- [Task directions] Scan the data and please report how many lines include the word "name". Leave out everything but the number.
-- -- --
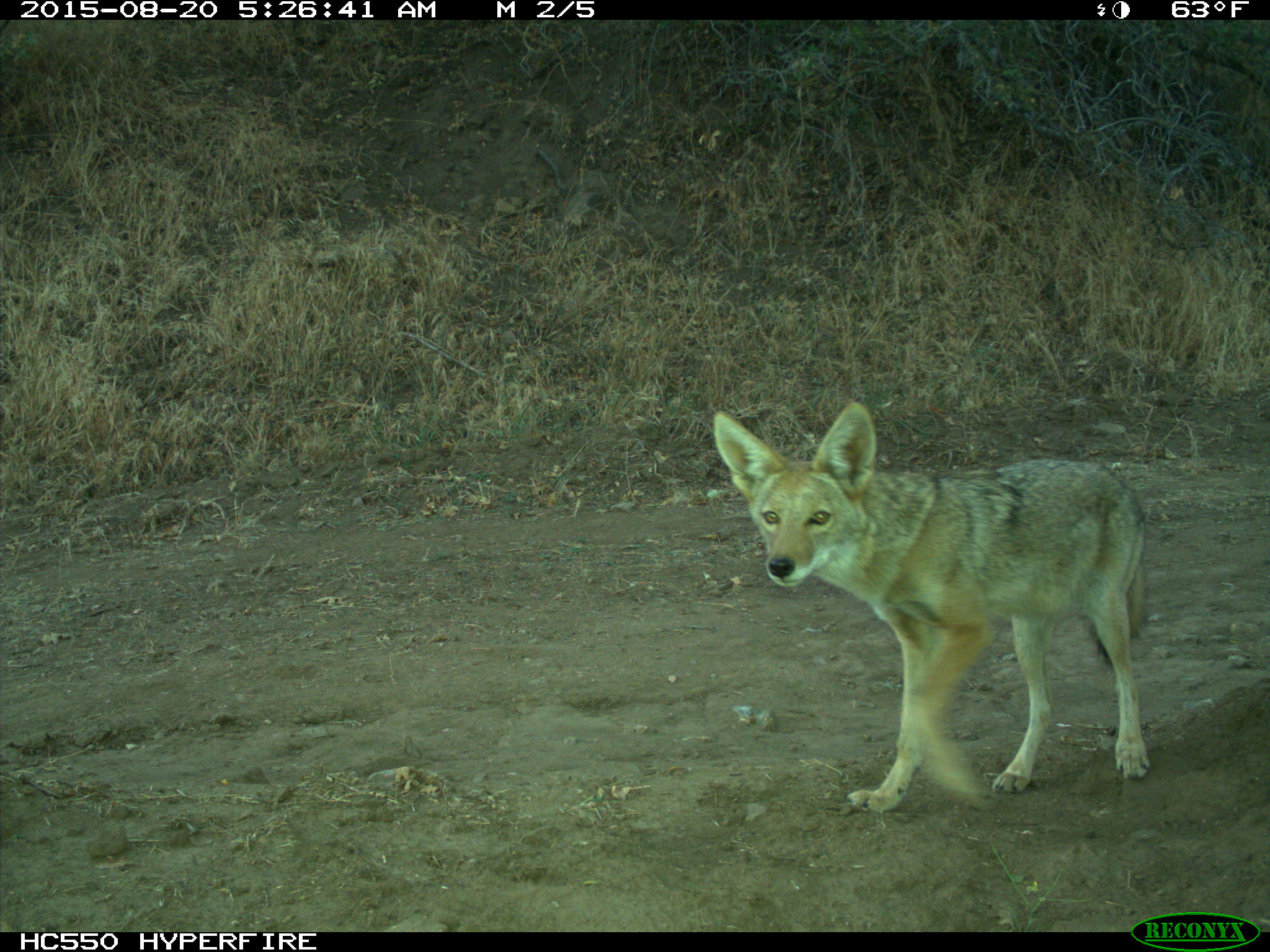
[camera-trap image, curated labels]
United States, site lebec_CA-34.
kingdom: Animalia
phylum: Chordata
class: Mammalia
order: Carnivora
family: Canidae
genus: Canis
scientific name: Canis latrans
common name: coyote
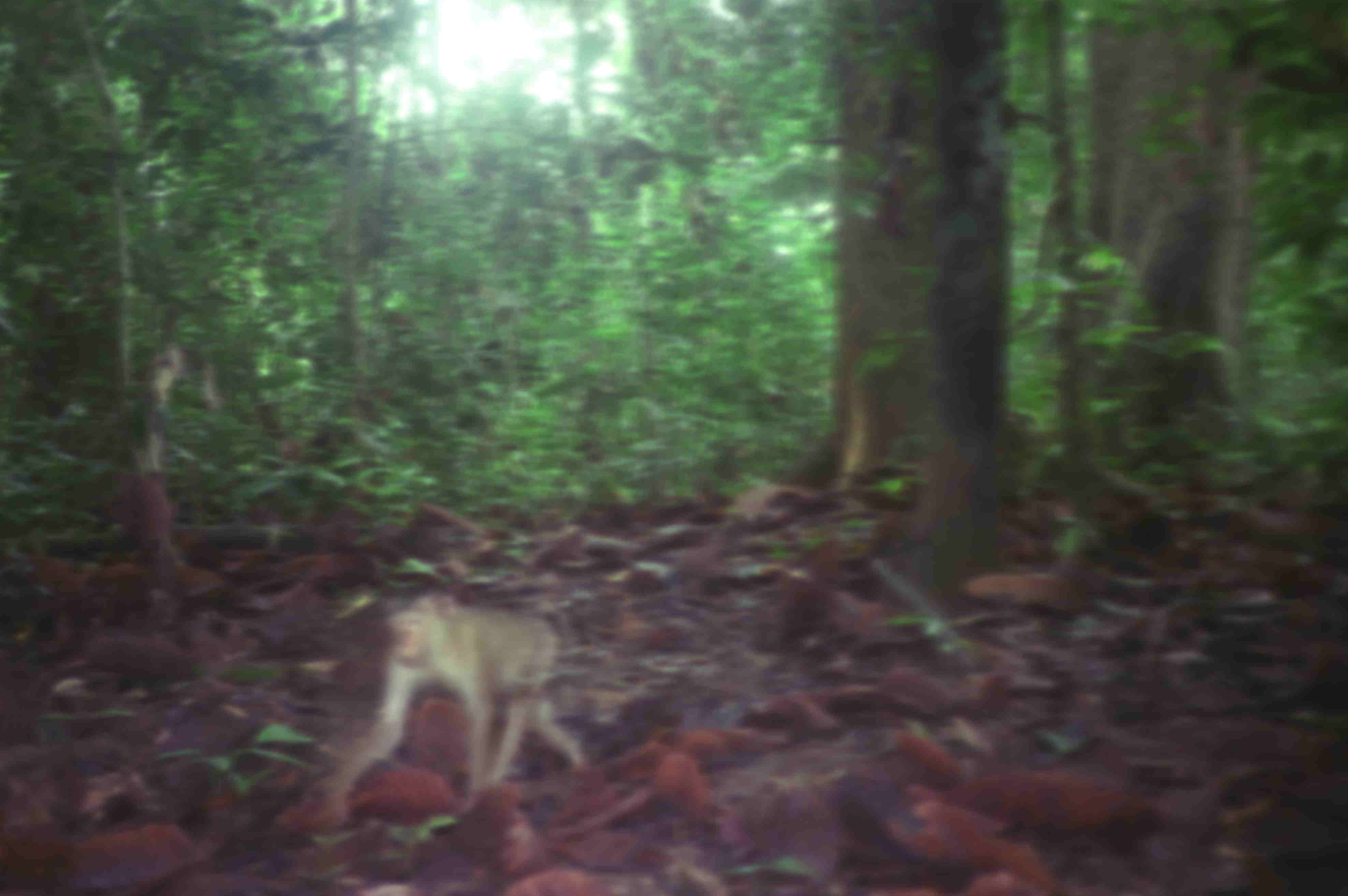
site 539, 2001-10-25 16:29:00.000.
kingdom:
-- -- --
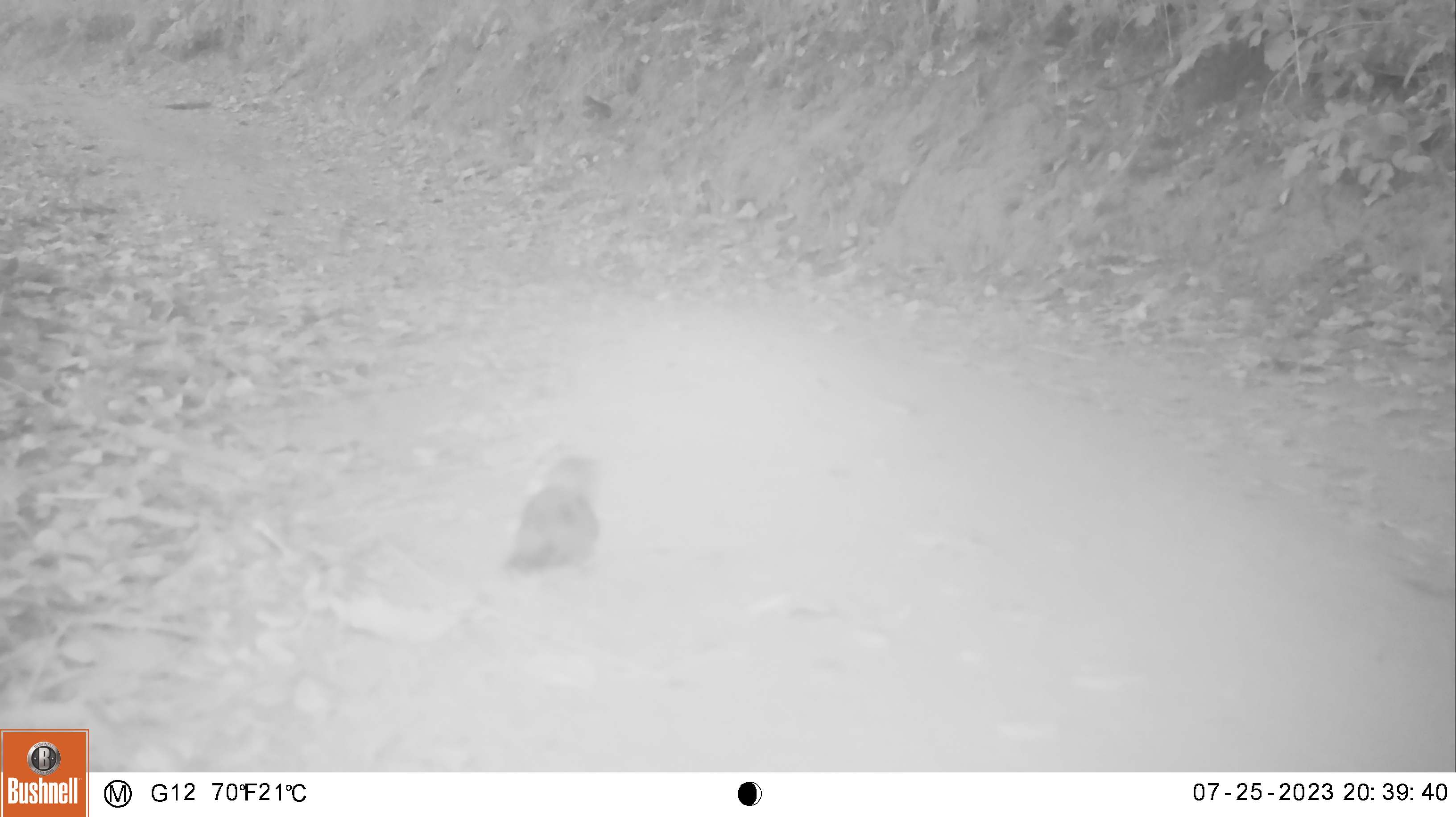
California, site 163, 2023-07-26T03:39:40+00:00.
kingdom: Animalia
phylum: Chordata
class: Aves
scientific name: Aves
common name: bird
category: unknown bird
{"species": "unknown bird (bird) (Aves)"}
-- -- --
- [Exercise answer] 4